Almond P S, Matas A, Gillingham K, Dunn D L, Payne W D, Gores P, Gruessner R, Najarian J S
Department of Surgery, University of Minnesota, Minneapolis 55455.
Transplantation. 1993 Apr;55(4):752-6; discussion 756-7. doi: 10.1097/00007890-199304000-00013.
Chronic rejection is a major barrier to long-term renal allograft survival. Cyclosporine, though effective at reducing graft loss to acute rejection, has had little impact on the incidence of chronic rejection. Between June 2, 1986 and January 22, 1991, 587 kidney-alone transplants (566 patients) were performed, and had been entered into our renal transplant database and had at least 1 year of follow-up: 103 with biopsy-proven chronic rejection (37 living-related donor, 66 cadaver) and 484 without chronic rejection (236 LRD 248 CAD). The 5-year patient survival was 84% for recipients with biopsy-proven chronic rejection vs. 89% without (P = .08). The 5-year graft survival was 31% for recipients with biopsy-proven chronic rejection vs. 81% without (P < .0001). Using multivariate analysis, we determined the impact on the incidence of chronic rejection of these variables: transplant number, age at transplant (< 18 years, 18 to 50 years, > 50 years), gender, human leukocyte antigen matching, peak and transplant panel-reactive antibody, acute rejection episodes, infections (including cytomegalovirus, viral, and bacterial), donor age, and CsA dosage at 1 year (< 5 mg/kg vs. > or = 5 mg/kg). Logistic regression models were fit to the data using a forward stepwise selection procedure. In this analysis, risk factors included an acute rejection episode (P < .001), CsA dosage < 5 mg/kg/day at 1 year (P = .007), infection (P = .023), female gender (P = .042), and retransplant (P = .103). Individual analyses were done for CAD and LRD recipients. For both groups, important variables were acute rejection, infection, CsA dosage at 1 year, and age at transplant. In conclusion, acute rejection, CsA dosage < 5 mg/kg/day at 1 year, and infection are the major risk factors for the development of chronic rejection, suggesting that chronic rejection may be the result of inadequate immunosuppression (acute rejection episodes and low CsA dosage) or the production of inflammatory cytokines (infections).

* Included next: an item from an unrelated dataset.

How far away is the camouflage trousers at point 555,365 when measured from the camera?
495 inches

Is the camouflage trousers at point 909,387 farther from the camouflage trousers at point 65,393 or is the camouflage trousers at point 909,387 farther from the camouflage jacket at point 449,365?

慢性排斥反应是长期肾移植存活的主要障碍。环孢素虽然能有效减少急性排斥导致的移植肾丢失,但对慢性排斥反应的发生率影响甚微。1986年6月2日至1991年1月22日期间,共进行了587例单纯肾移植手术(涉及566例患者),这些病例均已录入我们的肾移植数据库且至少随访1年:其中103例经活检证实发生慢性排斥反应(37例为活体亲属供肾,66例为尸体供肾),484例未发生慢性排斥反应(236例活体亲属供肾,248例尸体供肾)。经活检证实发生慢性排斥反应的受者5年患者生存率为84%,未发生慢性排斥反应的受者为89%(P = 0.08)。经活检证实发生慢性排斥反应的受者5年移植肾生存率为31%,未发生慢性排斥反应的受者为81%(P < 0.0001)。通过多因素分析,我们确定了以下变量对慢性排斥反应发生率的影响:移植次数、移植时年龄(<18岁、18至50岁、>50岁)、性别、人类白细胞抗原配型、峰值和移植组反应性抗体、急性排斥反应发作次数、感染(包括巨细胞病毒、病毒和细菌感染)、供者年龄以及1年时的环孢素剂量(<5mg/kg与≥5mg/kg)。使用向前逐步选择程序将逻辑回归模型拟合到数据中。在该分析中,危险因素包括急性排斥反应发作(P < 0.001)、1年时环孢素剂量<5mg/kg/天(P = 0.007)、感染(P = 0.023)、女性性别(P = 0.042)和再次移植(P = 0.103)。对尸体供肾和活体亲属供肾受者分别进行了分析。对于两组而言,重要变量均为急性排斥反应、感染、1年时的环孢素剂量和移植时年龄。总之,急性排斥反应、1年时环孢素剂量<5mg/kg/天以及感染是发生慢性排斥反应的主要危险因素,这表明慢性排斥反应可能是免疫抑制不足(急性排斥反应发作和低环孢素剂量)或炎性细胞因子产生(感染)的结果。